In June 2023 during an interview with the Spanish publication, El Independiente, Bret Easton Ellis confirmed that Guadagnino would direct an upcoming TV series adaptation of his novel The Shards for HBO with Ellis himself saying that he may direct some episodes as well. This would have been Guadagnino's second project for HBO after We Are Who We Are. However, in May 2024, it was announced that Kristoffer Borgli would be directing and executive producing the series, with no mention of Guadagnino still being involved.

===Separate Rooms===
In March 2024, Guadagnino told la Repubblica his next project would be Separate Rooms, a film adaptation of Pier Vittorio Tondelli's 1989 novel Camere separate. A few days later, Variety reported Josh O'Connor was in talks to star. In April, Léa Seydoux was cast as the female lead, opposite O'Connor. In October, Separate Rooms was listed as one of Guadagnino's four major dream projects alongside Buddenbrooks, Suspiria and Queer. In May 2025, O'Connor confirmed he was no longer attached to the project, saying "[Guadagnino] may well do it, but unfortunately it won't be with me". In March 2026, Connor Storrie was said to take over the role.

===Sgt. Rock===
On September 3, 2024, reports emerged that Guadagnino would be directing an adaptation of the DC Comics title Sgt. Rock at Warner Bros., from a script by Challengers and Queer screenwriter Justin Kuritzkes. Guadagnino was rumored to have been in talks to direct a film under James Gunn and Peter Safran's new leadership at the studio for several months prior. The Sgt. Rock comics were expected to be adapted as a period piece set during World War II. On November 13, 2024, Daniel Craig was listed in an issue of Production Weekly as the star of the film, which was then in "active development". A week later, it was officially confirmed by Deadline Hollywood that Craig would be reteaming with Guadagnino and Kuritzkes for Sgt. Rock following their collaboration on Queer as actor, director and writer, respectively. Though there was potential for the project to fall apart if the deals with Guadagnino and Craig did not go through, DC Studios was said to be "bullish" on Kuritzkes's script and it was expected to be Guadagnino's next film ahead of his planned adaptation of American Psycho. In February 2025, Craig dropped out of the film, reportedly attributed to a mixture of scheduling conflicts and his personal dissatisfaction with the reception of Queer. Another actor was sought to replace Craig, with DC Studios eventually landing on Colin Farrell after pursuing several potential candidates. Roles were also offered to Mikey Madison, Taylor Russell, Mike Faist and David Jonsson. By April, the project was halted as a result of scheduling issues. Up until that point, recurring collaborators including DP Sayombhu Mukdeeprom, composers Trent Reznor and Atticus Ross, and costume designer Jonathan Anderson had all been set in place. Upon cancellation, Guadagnino signed on to direct Artificial in its place.

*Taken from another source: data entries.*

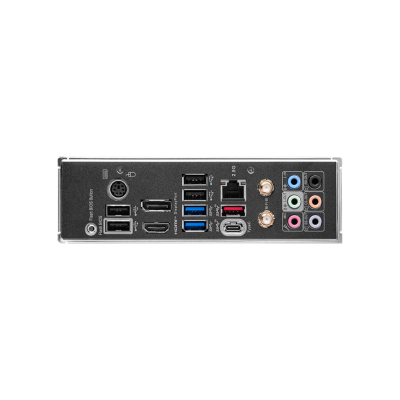 MSI  Z790 GAMING PLUS WIFI, INTEL LGA1700, INTEL Z790, DDR5, ATX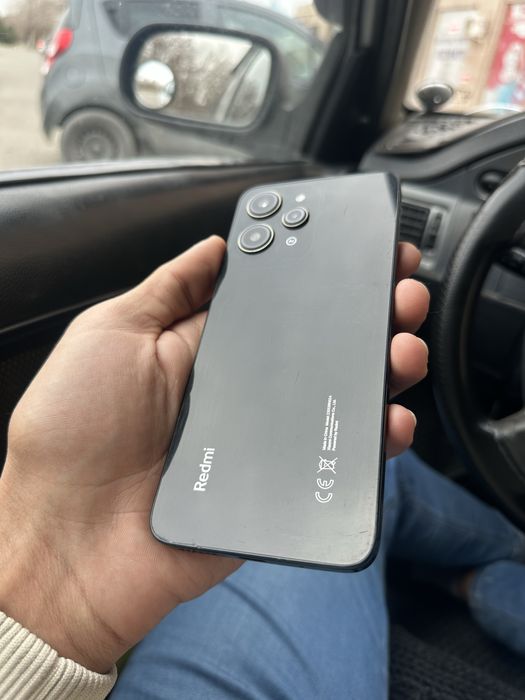 Redmi 12 128/4 Gb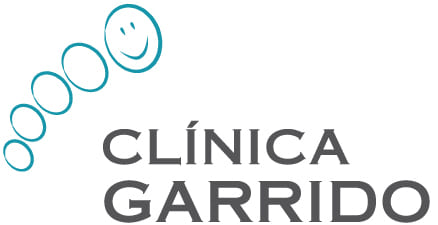 Logo de Clínica Garrido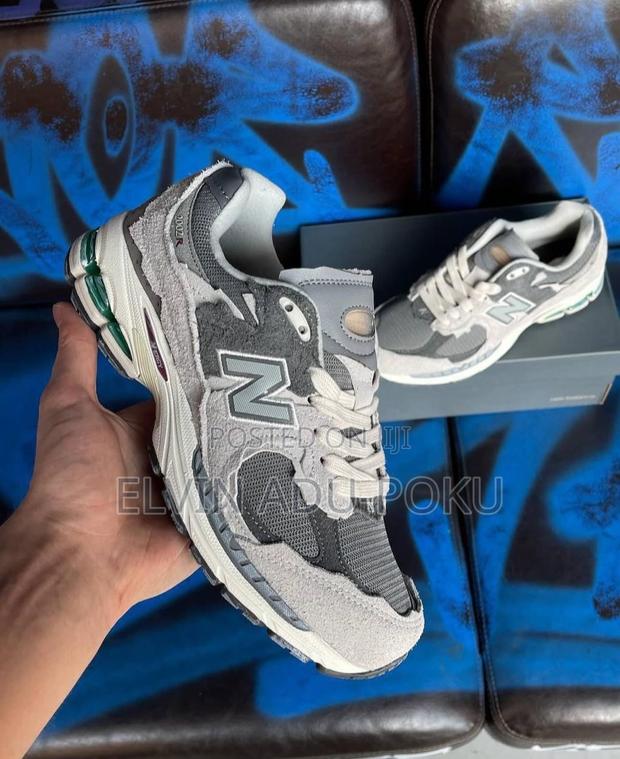 New Balance 2002 Protection Sneakers In Different Colour, Swipe >>> · Photo 4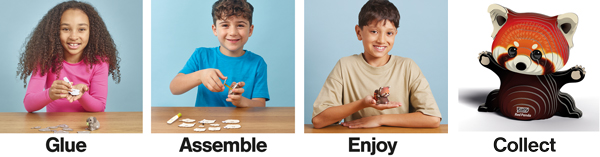 EUGY Red Panda - Image 7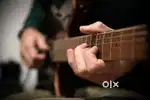 Guitar classes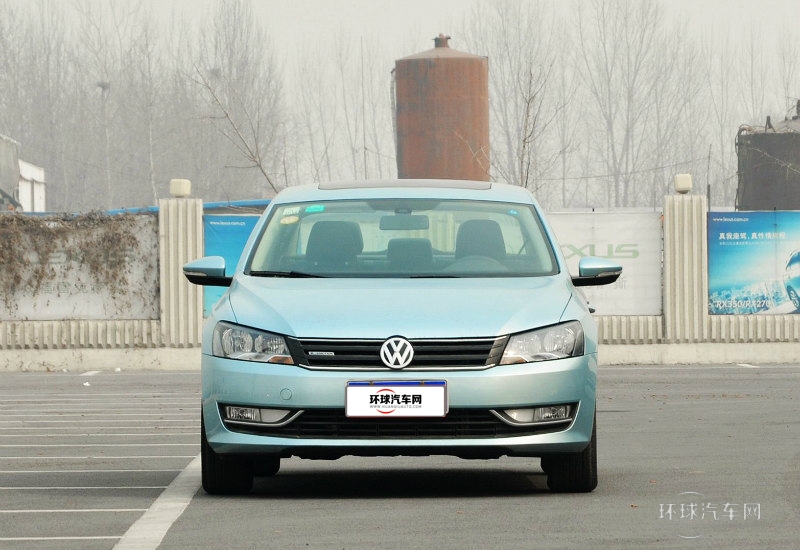 2014款 1.4TSI DSG藍(lán)驅(qū)技術(shù)版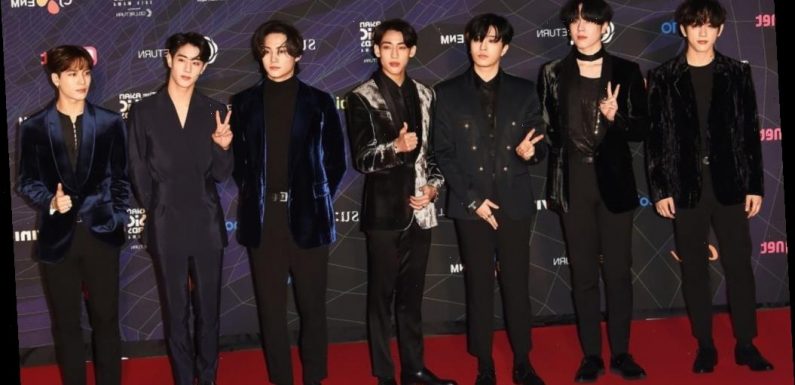 GOT7 Will Not Renew Their Contract With JYP Entertainment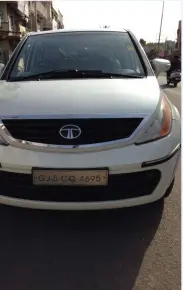 Tata Aria PRESTIGE 4X4 2011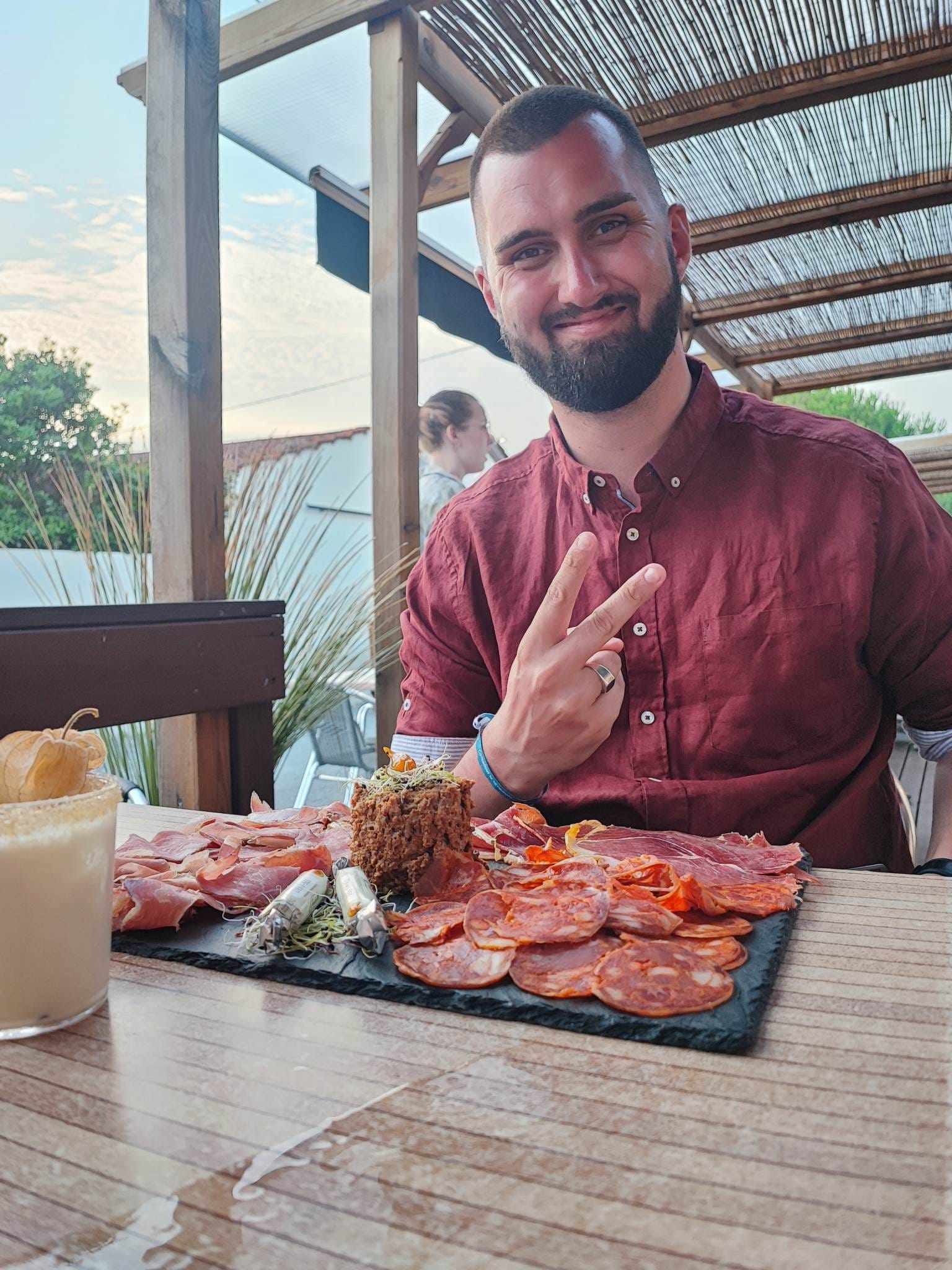 Profil de Marc-alain, 31 ans, Escort Gay France à Chérisey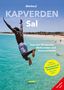 Anabela Valente: Kapverden - Sal, Buch, Buch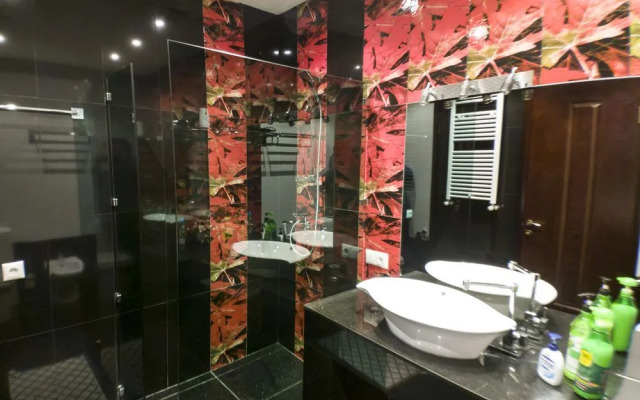 Tbilisi Core Apartment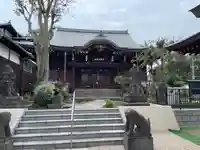 亮朝院(東京都)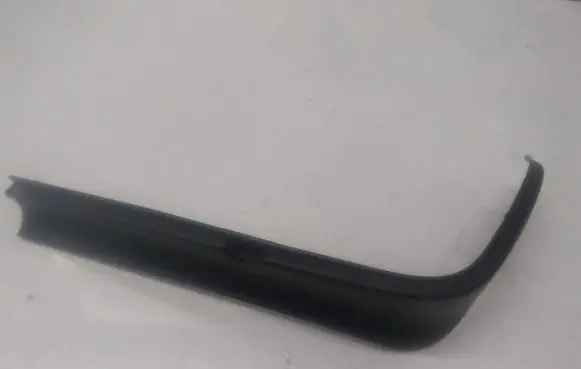 Rear/tail light trim molding
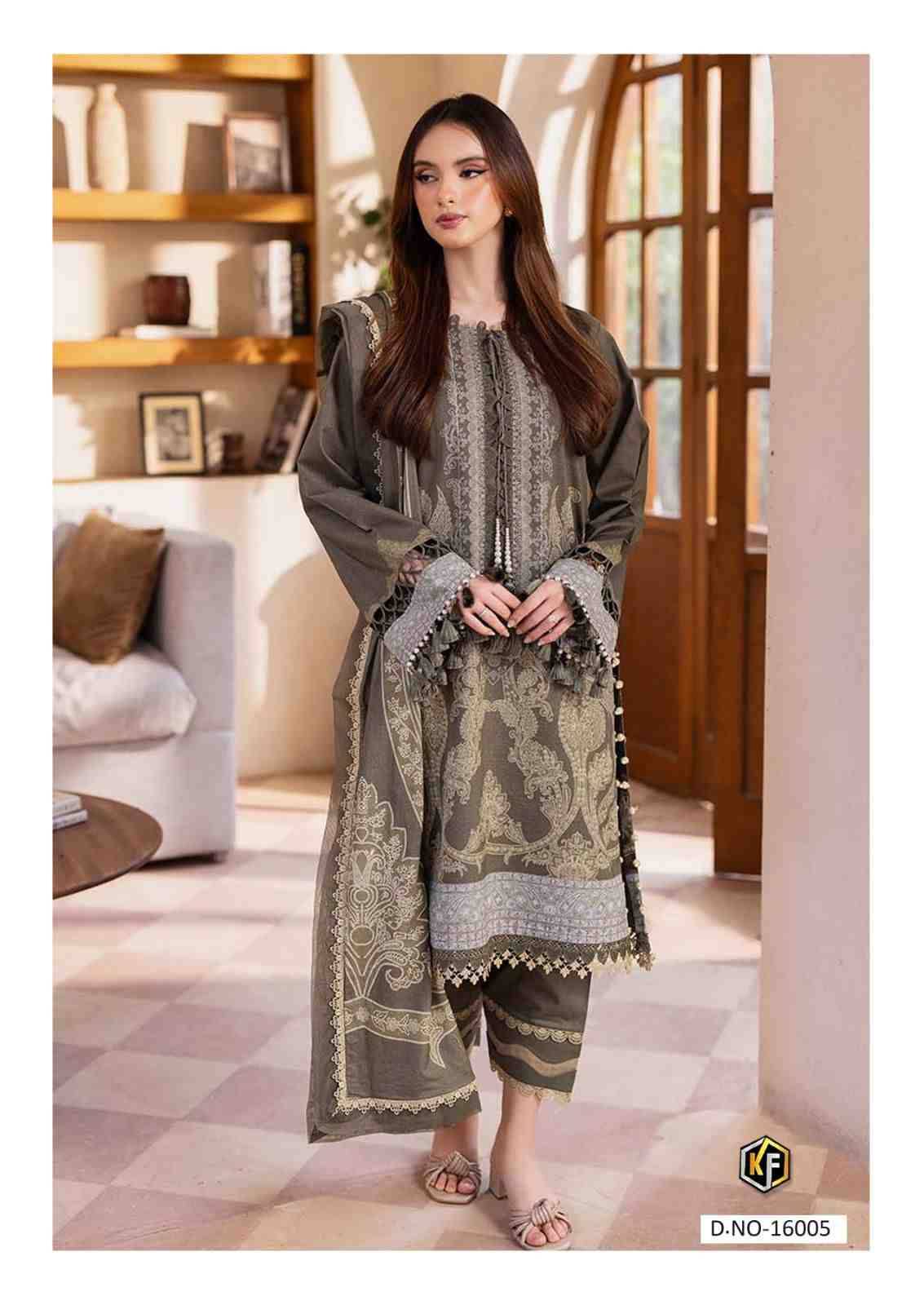 N.X Hit Vol-16 By Keval Fab 16001 To 16010 Series Beautiful Festive Suits Stylish Fancy Colorful Casual Wear & Ethnic Wear Heavy Cotton Digital Print Dresses At Wholesale Price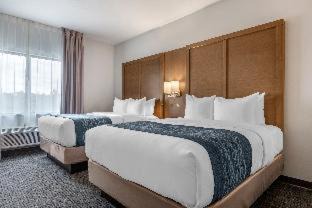Stuart Hotel | Comfort Suites Stuart-Hutchinson Island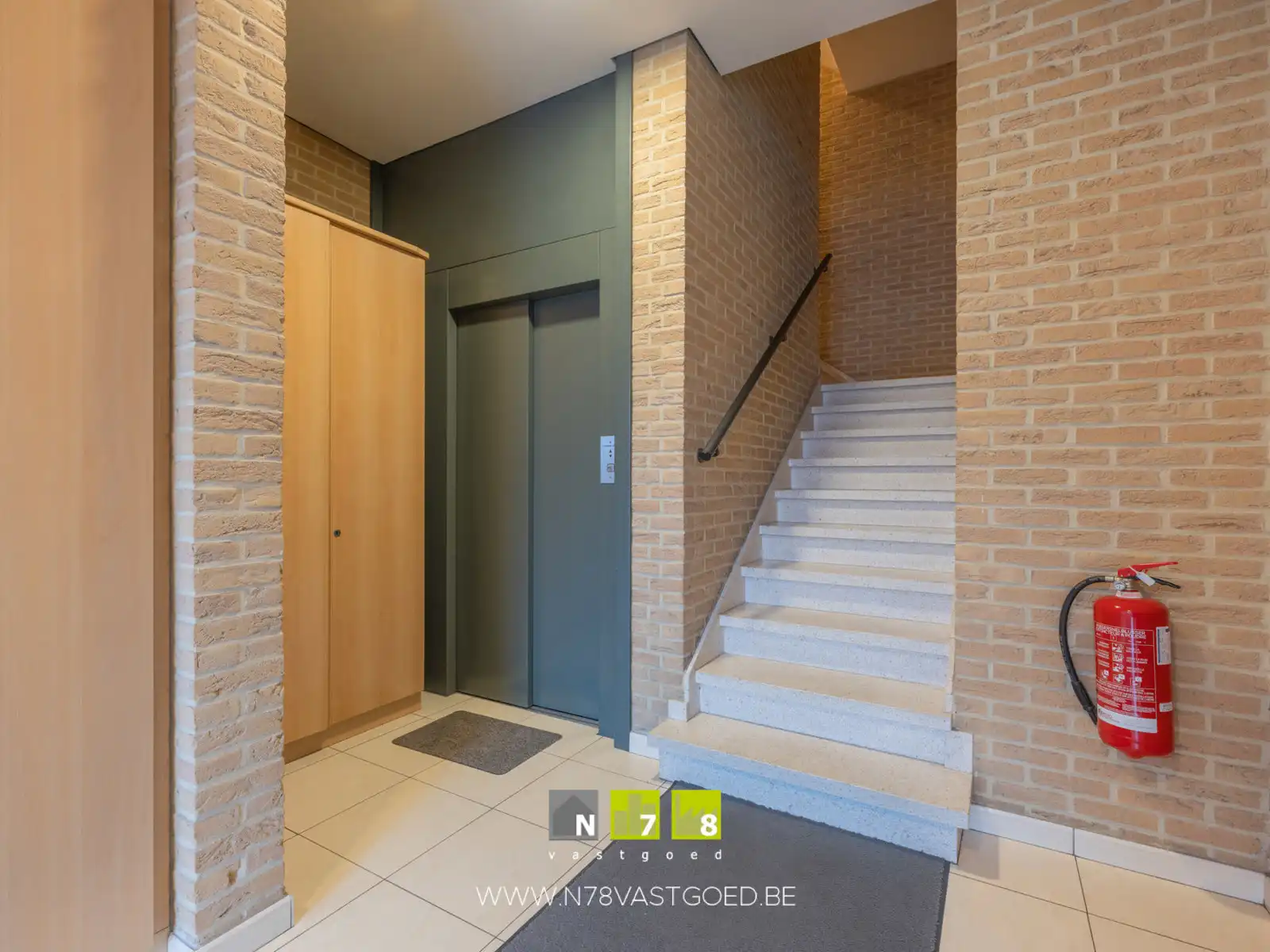 Appartement te koop foto 32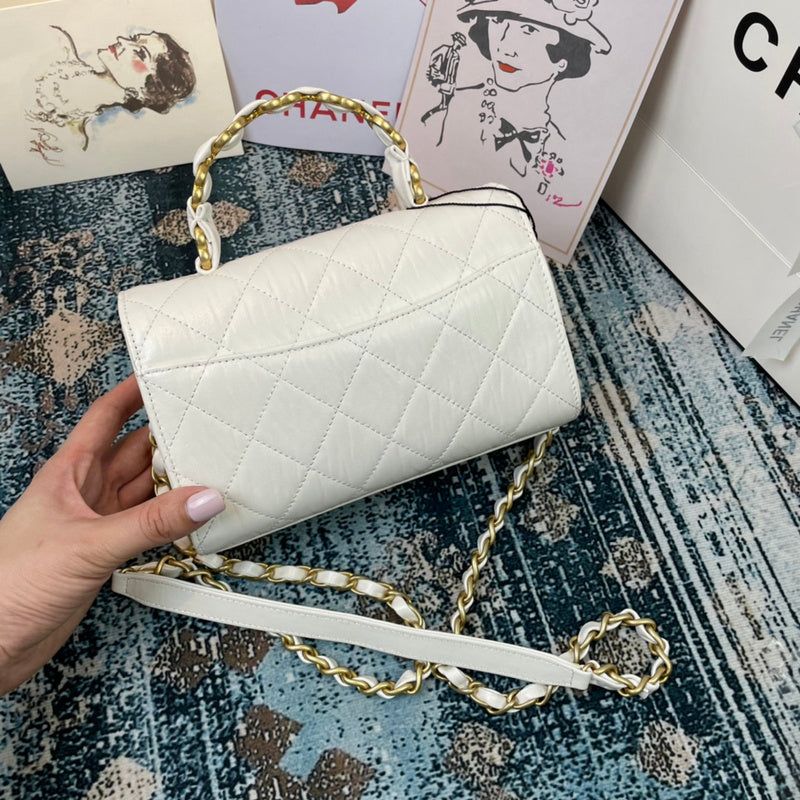 LO - CHL Bags - 1766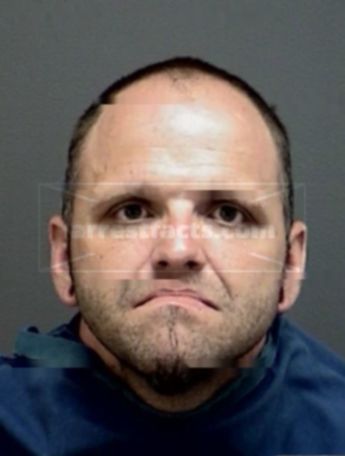 Brandon Everett Rumisek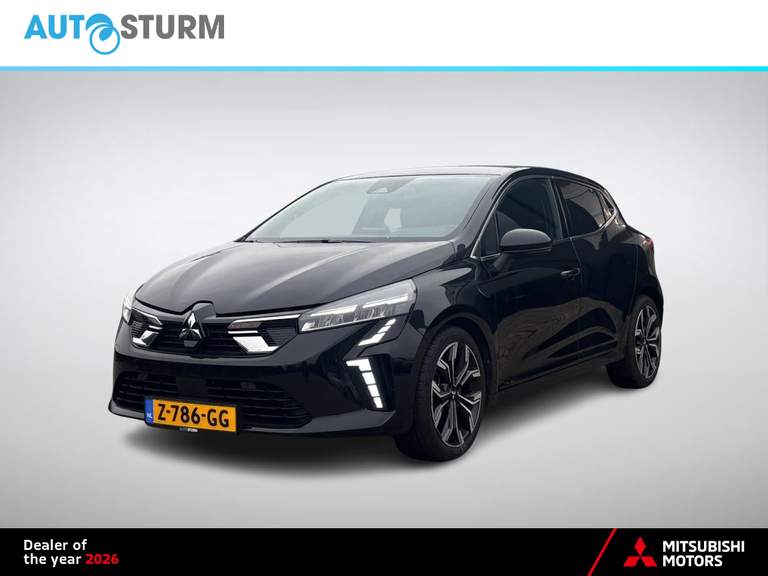 Mitsubishi Mitsubishi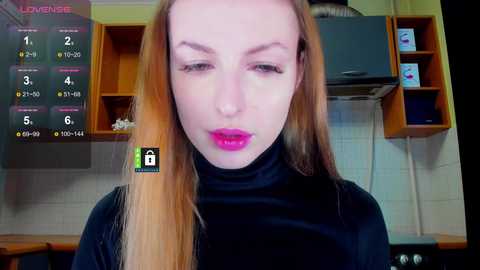 missfentasy1 @ bongacams on 20241019
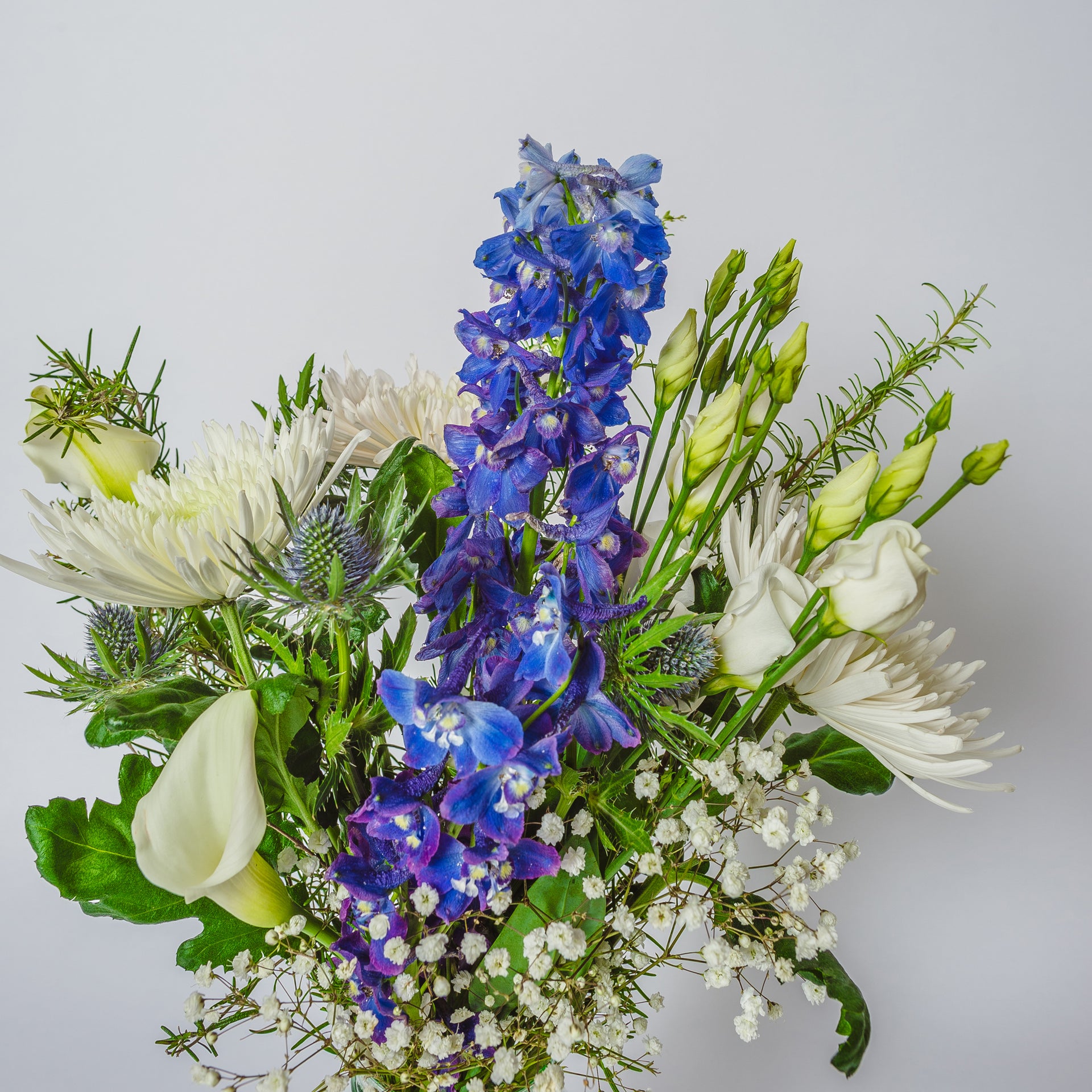 The Logan Bouquet | Send Flowers UK wide | The Secret Flower Club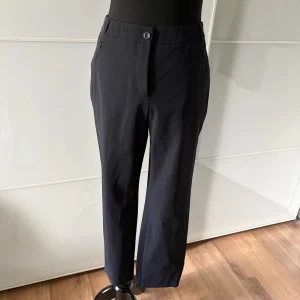 Taifun Stoffhose dunkelblau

===My Best Friend's Wedding sequel===
In Varietys 2025 cover story on After the Hunt, star Julia Roberts admitted that she was in talks about returning for a planned sequel to My Best Friend's Wedding, to be written by Celine Song. Guadagnino immediately jumped in, saying he'd happily direct Roberts in it without hesitation. Speaking to Deadline in January 2026, Roberts revealed that Guadagnino was already preparing another vehicle for her.